= TEXT BLOCK =
- Opening Delimiter -

Hacker News new | ask | show | jobs
by scuff3d 97 days ago
Had the same problem with a Python project. Just for the hell of it I tried to have it implement a simple version of a proxy I've made in the past. What was finally produced "technically" worked, but it was a mess. It suppressed exceptions all over the place, it did weird shit with imports it couldn't get to work, and the way it managed connection state was bizarre.

It has a third year college students approach to "make it work". It can't take a step back and reevaluate a situation, or determine a new path forward, it just hammers away endlessly with whatever it's trying until it can technically be called "correct".

2 comments

When I benchmark LLMs on text adventures, they reason like four-year olds but have the worlds largest vocabulary and infinite patience. I'm not surprised this is how they approach programming too.
>It has a third year college students approach to "make it work". It can't take a step back and reevaluate a situation, or determine a new path forward, it just hammers away endlessly with whatever it's trying until it can technically be called "correct".

OH! Yeah I think this is the exact bad feeling I've gotten whenever I've tried testing these things before, except without clear and useful feedback like compiler error messages or something. I remember when I used to code/learn like that early on and...it's not fun now. I also don't think it's really solvable

Yeah it's really funny to watch. They'll get stuck in a specific method call or a specific import. Even if you tell them to read the docs. Doesn't matter if there's a better approach, or that method only exists for some obscure edge case, or the implementation runs counter to the design of the API, if the can hammer the round peg into the square hole, they'll do it.

They also just... Ignore shit. I have explicit rules in the repo I'm using an agent for right now, that day it is for planning and research only, that unless asked specifically it should not generate any code. It still tries to generate code 2 or 3 times a session.

- Closing Delimiter -

= MATERIAL SHOWN =
- Opening Delimiter -

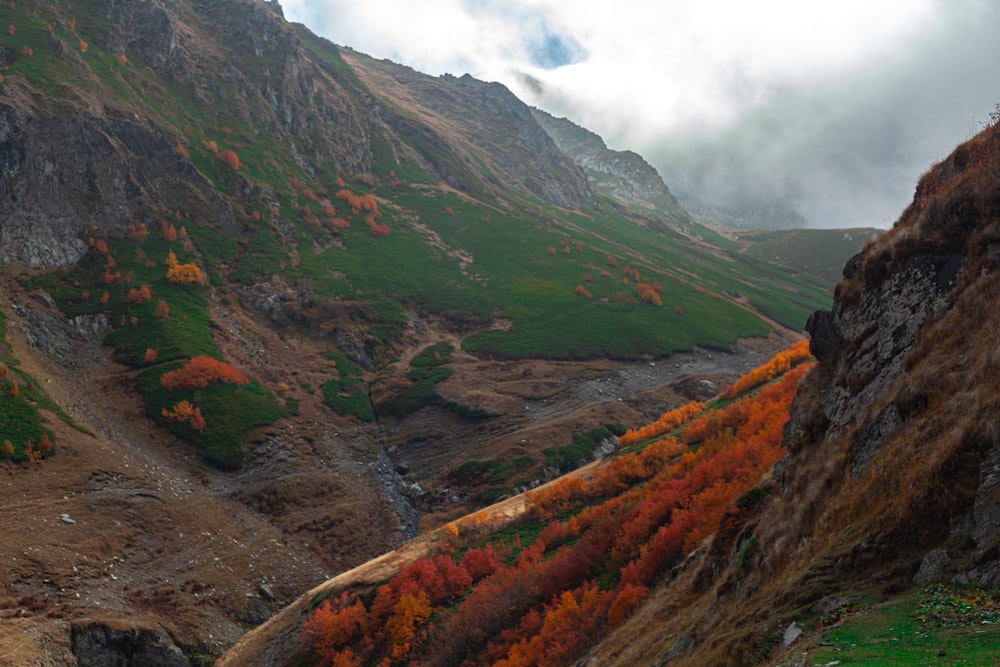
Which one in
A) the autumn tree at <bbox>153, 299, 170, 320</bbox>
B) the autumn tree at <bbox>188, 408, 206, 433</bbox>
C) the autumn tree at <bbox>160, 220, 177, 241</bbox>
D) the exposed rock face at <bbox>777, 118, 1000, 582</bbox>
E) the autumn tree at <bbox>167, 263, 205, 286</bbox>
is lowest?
the autumn tree at <bbox>188, 408, 206, 433</bbox>

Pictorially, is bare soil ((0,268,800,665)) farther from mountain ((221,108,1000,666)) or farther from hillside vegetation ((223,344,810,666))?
mountain ((221,108,1000,666))

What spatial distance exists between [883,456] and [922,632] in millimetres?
7046

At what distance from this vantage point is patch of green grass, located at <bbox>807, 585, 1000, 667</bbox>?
966cm

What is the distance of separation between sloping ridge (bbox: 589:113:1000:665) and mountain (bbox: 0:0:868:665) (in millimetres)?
43452

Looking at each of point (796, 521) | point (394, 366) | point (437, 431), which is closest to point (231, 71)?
point (394, 366)

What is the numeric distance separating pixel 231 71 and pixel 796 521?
186887mm

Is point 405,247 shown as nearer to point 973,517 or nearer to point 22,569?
point 22,569

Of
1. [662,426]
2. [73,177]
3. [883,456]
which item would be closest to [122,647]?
[883,456]

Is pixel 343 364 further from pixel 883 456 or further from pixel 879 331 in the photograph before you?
pixel 883 456

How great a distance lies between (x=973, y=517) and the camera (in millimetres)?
12500

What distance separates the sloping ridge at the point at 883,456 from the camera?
13.5 metres

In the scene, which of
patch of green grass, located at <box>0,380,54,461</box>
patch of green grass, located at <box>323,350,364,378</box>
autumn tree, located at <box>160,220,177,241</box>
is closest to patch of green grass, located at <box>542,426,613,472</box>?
patch of green grass, located at <box>323,350,364,378</box>

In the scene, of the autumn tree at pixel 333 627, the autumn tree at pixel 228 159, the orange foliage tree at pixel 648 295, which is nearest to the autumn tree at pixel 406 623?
the autumn tree at pixel 333 627

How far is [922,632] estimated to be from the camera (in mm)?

- Closing Delimiter -

= WHAT THIS EXERCISE ASKS =
1. Summarize the Hacker News thread in two sentences.
2. Answer these questions from the Hacker News thread:
(a) What did the first commenter try to have it implement in a Python project?
(b) On what does one commenter benchmark LLMs?
(c) How many times a session does the agent still try to generate code?
3. Decide whether each statement agrees with the Hacker News thread, answering yes or no and quoting the words that settle it:
(a) The proxy code that was finally produced technically worked.
(b) The commenter who benchmarks LLMs says they reason like adults.
(c) Telling them to read the docs keeps them from getting stuck on a specific method call.
The records come from a different source than the Hacker News thread.

= LIST OF ANSWERS =
1. Commenters describe LLMs approaching programming by hammering away at one approach until the result can technically be called correct, as with a simple Python proxy that worked but suppressed exceptions all over the place. They also say these tools get stuck on specific method calls or imports even when told to read the docs, and ignore explicit rules such as a repo rule against generating code unless specifically asked.

2.
(a) A simple version of a proxy the commenter had made in the past.
(b) Text adventures.
(c) 2 or 3 times.

3.
(a) Yes: "What was finally produced "technically" worked, but it was a mess."
(b) No: "they reason like four-year olds but have the worlds largest vocabulary and infinite patience."
(c) No: "They'll get stuck in a specific method call or a specific import. Even if you tell them to read the docs."